Sure, his research is one hundred years out of date so he is essentially scholarly irrelevent, but it is such a great story! The atheist, blinded by the evidence, converts. There is a Pauline quality to that...
 
The article was a writer speaking about a TV show episode which included a Doctor, the article by the writer was not a scientific report.


Oh wow!
The episode "included a Doctor"!
That must mean the 'fact' you trotted out is correct, right?

This is a skeptic forum, DOC.

Facts must be able to stand on their own merits, not on who regurgitated them.
If the best you can do to defend your 'facts' is to say they came from a T.V. show featuring a Doctor, well, next time just don't bother posting the 'fact' at all.

And after a few minutes of Googling, it seems this Doctor Oz fellow isn't exactly a credible source. To put it politely.

I've no doubt he's a fine surgeon, but he's also way off into La La Land with the alternative medicine crowd.


I'm surprised that you still haven't learned that the skeptics on this forum WILL check on the facts you trot out, DOC.

Next time you find a fact to support your cause, double check it and assess the source.

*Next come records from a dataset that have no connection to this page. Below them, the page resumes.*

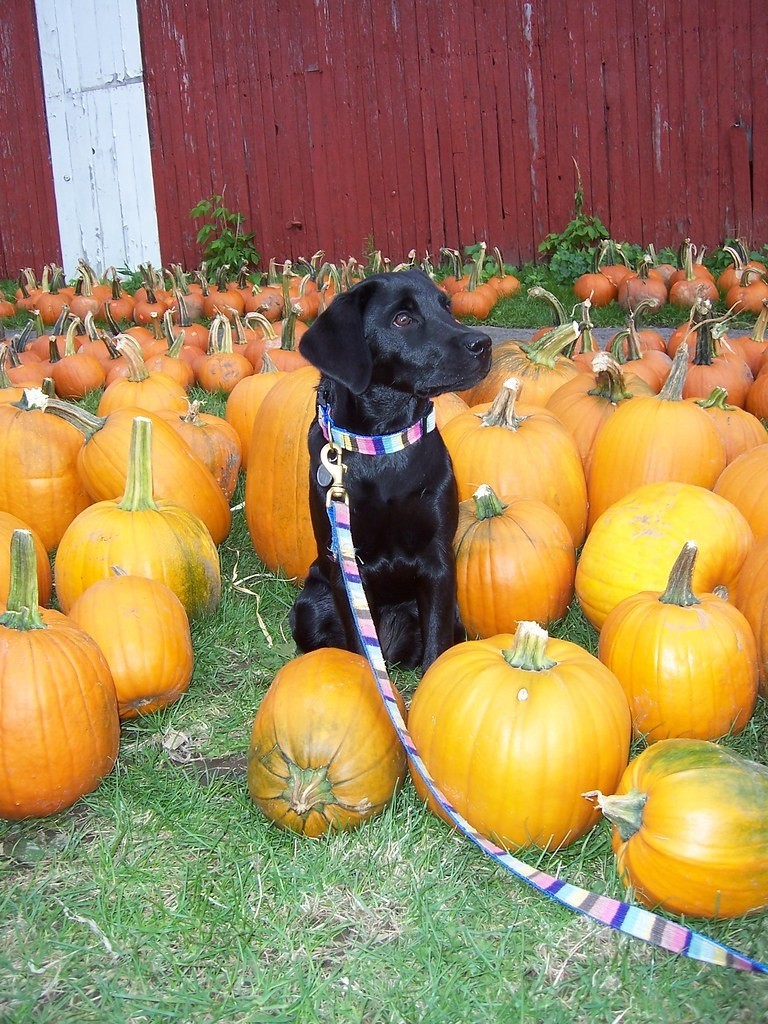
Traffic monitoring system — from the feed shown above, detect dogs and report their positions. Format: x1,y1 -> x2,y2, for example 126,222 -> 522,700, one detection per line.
287,269 -> 492,684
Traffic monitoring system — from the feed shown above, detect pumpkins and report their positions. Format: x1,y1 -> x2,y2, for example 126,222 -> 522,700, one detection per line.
0,241 -> 768,921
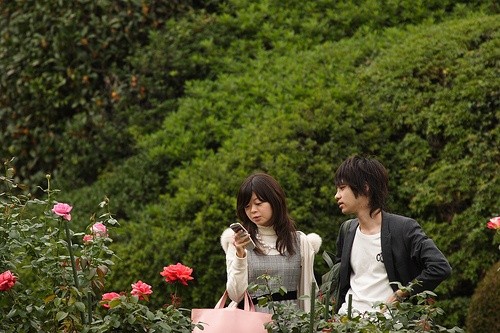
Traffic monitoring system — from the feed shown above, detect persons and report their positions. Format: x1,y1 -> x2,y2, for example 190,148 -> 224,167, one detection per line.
220,172 -> 320,333
325,153 -> 452,324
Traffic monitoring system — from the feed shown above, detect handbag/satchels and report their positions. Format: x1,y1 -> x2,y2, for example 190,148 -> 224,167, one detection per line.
321,251 -> 341,308
189,287 -> 273,333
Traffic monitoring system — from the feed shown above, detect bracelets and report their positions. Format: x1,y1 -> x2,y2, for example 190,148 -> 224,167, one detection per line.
394,292 -> 407,302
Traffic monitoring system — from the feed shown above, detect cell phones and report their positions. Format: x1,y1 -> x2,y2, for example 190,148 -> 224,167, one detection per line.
230,223 -> 256,251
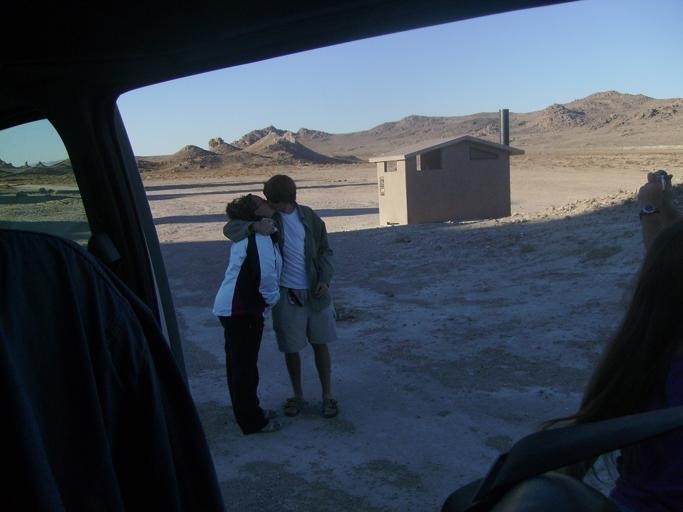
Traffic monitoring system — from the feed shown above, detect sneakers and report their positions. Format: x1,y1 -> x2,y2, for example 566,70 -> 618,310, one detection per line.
260,420 -> 280,431
322,398 -> 337,417
286,397 -> 305,415
260,409 -> 281,418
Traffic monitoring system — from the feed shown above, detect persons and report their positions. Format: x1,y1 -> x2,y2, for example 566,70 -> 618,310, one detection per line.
222,175 -> 340,418
507,218 -> 683,512
212,193 -> 287,435
636,167 -> 682,252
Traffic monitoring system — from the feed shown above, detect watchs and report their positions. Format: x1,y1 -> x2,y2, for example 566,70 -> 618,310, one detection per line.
639,202 -> 659,219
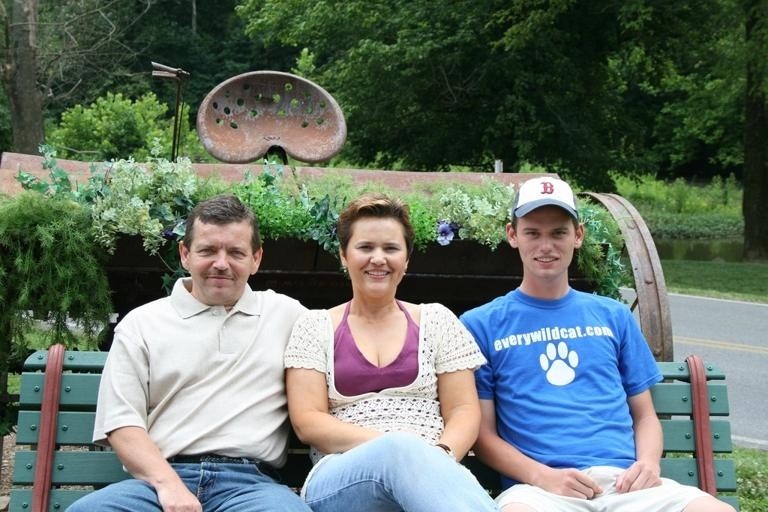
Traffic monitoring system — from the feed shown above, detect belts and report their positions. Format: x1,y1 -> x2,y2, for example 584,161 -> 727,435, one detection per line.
169,454 -> 256,465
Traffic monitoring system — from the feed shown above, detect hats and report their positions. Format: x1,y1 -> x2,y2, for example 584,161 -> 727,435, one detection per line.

If the source is secondary, or is a quack, then leave the fact behind. Because, as you must have noticed (you can't be that blind to reality, can you?), you will get torn apart every time you post a suspicious fact.
 
Back to the Oprah article Yrreg introduced:
Dr. Oz said that we have a chemical called gremlin that tells us when we are full. It takes 20 minutes to get that full feeling. He suggests waiting a half an hour before you eating dessert to decide if you are truly hungry.
A chemical named gremlin?
 
I suspect it's the appeal to irrelevant authority that DOC likes, since he has repeatedly said that Luke was a physician. The fact that at the time medicine was little better than a collection of anecdotes, folklore and mysticism, and the scientific method would not be invented for another 16 centuries makes him even less of an authority than he might otherwise have been.

Luke - a physcian??

Poppycock.

The names Matthew, Mark, Luke and John were given as "authors" in the late 3rd century. It seems that the New Testament was written about that time in Alexandria by persons unknown, then re-written by Eusebius ( and "staff") in Caesaria at the orders of Constantine I, instigator of the First Counvil of Nicea 325CE.

Hope I have not repeated earlier posts. I ave just come onto this discussion.
 
The article was a writer speaking about a TV show episode which included a Doctor, the article by the writer was not a scientific report.

Your evidence is an article by someone who watched an episode of Oprah. Really.

I have to ask: Are you under the impression that you're being too convincing, and for some reason you feel the need to make people take you less seriously? Because that's the only explanation that makes sense.
 
Medicine in Egyptian times c 3100 BCE was surprisingly sophisticated. The real "father" of medicine was not Hypocrates, but Imhotep. Vizier, Architect and Doctor to Pharoah Zoser of the Stepped Pyramid fame in Saquara.